Human genome sequencing studies have identified numerous loci associated with complex diseases, including Alzheimer’s disease (AD). However, translating human genetic findings (i.e., genome-wide association studies [GWAS]) to pathobiology and therapeutic discovery remains a major challenge. We present a network topology-based deep learning framework to identify disease-associated genes (NETTAG). NETTAG integrates multi-genomic data and the protein-protein interactome to infer putative risk genes and drug targets implicated by GWAS loci. We leverage non-coding GWAS loci effects on quantitative trait loci, enhancers and CpG islands, promoter regions, open chromatin, and promoter flanking regions.
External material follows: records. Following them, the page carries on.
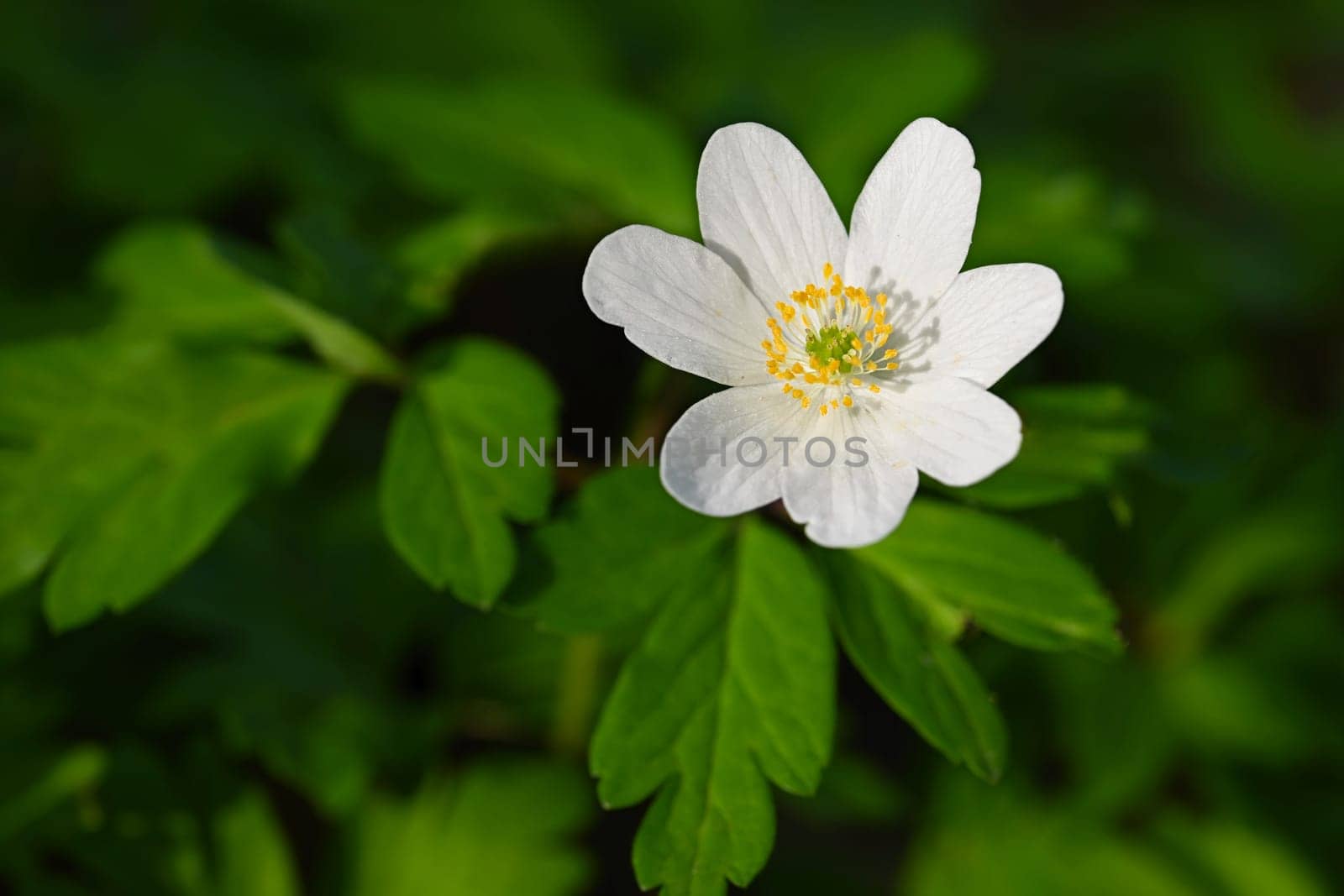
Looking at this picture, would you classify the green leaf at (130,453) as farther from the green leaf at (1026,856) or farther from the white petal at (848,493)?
the green leaf at (1026,856)

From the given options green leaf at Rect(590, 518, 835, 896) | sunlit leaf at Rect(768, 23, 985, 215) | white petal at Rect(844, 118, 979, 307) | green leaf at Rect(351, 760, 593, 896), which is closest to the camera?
green leaf at Rect(590, 518, 835, 896)

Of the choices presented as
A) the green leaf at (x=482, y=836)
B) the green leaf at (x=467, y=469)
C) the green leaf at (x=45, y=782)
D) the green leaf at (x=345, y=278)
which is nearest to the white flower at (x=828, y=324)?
the green leaf at (x=467, y=469)

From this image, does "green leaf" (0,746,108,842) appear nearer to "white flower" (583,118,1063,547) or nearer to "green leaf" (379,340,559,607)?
"green leaf" (379,340,559,607)

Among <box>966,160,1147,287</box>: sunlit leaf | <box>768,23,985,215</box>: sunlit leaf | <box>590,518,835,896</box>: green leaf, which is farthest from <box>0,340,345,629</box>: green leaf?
<box>966,160,1147,287</box>: sunlit leaf

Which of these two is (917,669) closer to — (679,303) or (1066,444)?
(1066,444)

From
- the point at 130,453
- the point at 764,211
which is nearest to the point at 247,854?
the point at 130,453

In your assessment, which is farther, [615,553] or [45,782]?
[45,782]
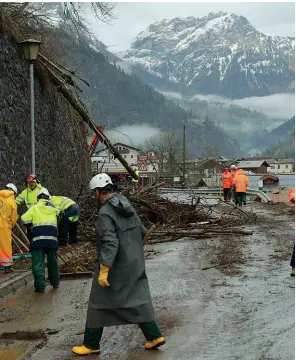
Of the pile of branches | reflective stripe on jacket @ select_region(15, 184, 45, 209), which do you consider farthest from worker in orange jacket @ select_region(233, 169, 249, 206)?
reflective stripe on jacket @ select_region(15, 184, 45, 209)

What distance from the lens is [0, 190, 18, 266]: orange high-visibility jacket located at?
10.9 metres

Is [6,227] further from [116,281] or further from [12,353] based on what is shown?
[116,281]

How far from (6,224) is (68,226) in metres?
1.11

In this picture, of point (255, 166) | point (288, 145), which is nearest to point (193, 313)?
point (288, 145)

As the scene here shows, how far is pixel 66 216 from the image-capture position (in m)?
10.6

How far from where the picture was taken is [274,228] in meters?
17.2

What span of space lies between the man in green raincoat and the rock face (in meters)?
7.96

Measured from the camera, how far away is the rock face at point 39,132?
14414mm

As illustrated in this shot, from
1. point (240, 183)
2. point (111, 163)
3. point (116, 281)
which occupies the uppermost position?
point (116, 281)

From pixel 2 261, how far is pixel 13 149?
→ 436 centimetres

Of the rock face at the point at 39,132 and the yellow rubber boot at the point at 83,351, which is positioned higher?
the rock face at the point at 39,132

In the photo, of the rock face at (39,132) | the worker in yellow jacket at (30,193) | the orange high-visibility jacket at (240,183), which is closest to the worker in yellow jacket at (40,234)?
the worker in yellow jacket at (30,193)

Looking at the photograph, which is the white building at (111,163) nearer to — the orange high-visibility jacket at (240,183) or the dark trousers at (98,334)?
the orange high-visibility jacket at (240,183)

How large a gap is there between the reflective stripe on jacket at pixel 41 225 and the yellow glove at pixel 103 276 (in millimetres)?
3779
By applying NETTAG to the latest AD GWAS data, we identified 156 potential AD-risk genes that were: 1) significantly enriched in AD-related pathobiological pathways, 2) differentially expressed with respect to the brain transcriptome and proteome, and 3) enriched in druggable targets with approved medicines. Combining network-based prediction and retrospective case-control observations with 10 million individuals, we identified that usage of four drugs (ibuprofen, gemfibrozil, cholecalciferol, and ceftriaxone) is associated with reduced likelihood of AD incidence, after adjusting for various confounding factors. Importantly, gemfibrozil (an approved lipid regulator) is significantly associated with 43% reduced risk of AD compared to simvastatin (another approved anti-lipid medicine under Phase II AD trials), using an active user design (95% confidence interval 0.51-0.63, P<0.0001). In summary, NETTAG offers a deep learning methodology that utilizes GWAS and multi-genomic findings to identify pathobiology and drug repurposing in AD.

Requirments:

  • Python 3.7
  • pytorch=1.11.0
  • scipy=1.6.3
  • numpy=1.20.2
  • networkx=2.5.1
  • sklearn=0.24.2
  • pyhocon=0.3.59

Installation

  • conda create -n nettag python=3.7

  • conda activate nettag

  • pip install torch==1.11.0+cu102 torchvision==0.12.0+cu102 torchaudio==0.11.0+cu102 -f https://download.pytorch.org/whl/cu102/torch_stable.html

  • pip install networkx

  • pip install spicy

  • pip install -U scikit-learn

  • pip install pandas

  • pip install pyhocon

Usage

cd ./code/

./human_350k_run_dev.sh

Default parameters in the human_350k_run_dev.sh and main.py file are the ones used in the manuscript.

In the current ./human_350k_run_dev.sh file, in order to improve prediction stability, we ensemble results with 10 different seed.

For the sake of convenience, users can provide your own directories of functional genomics data (e.g., regulatory element or xQTL) into config file (see our example config file 'functional_genomics.conf' in data folder).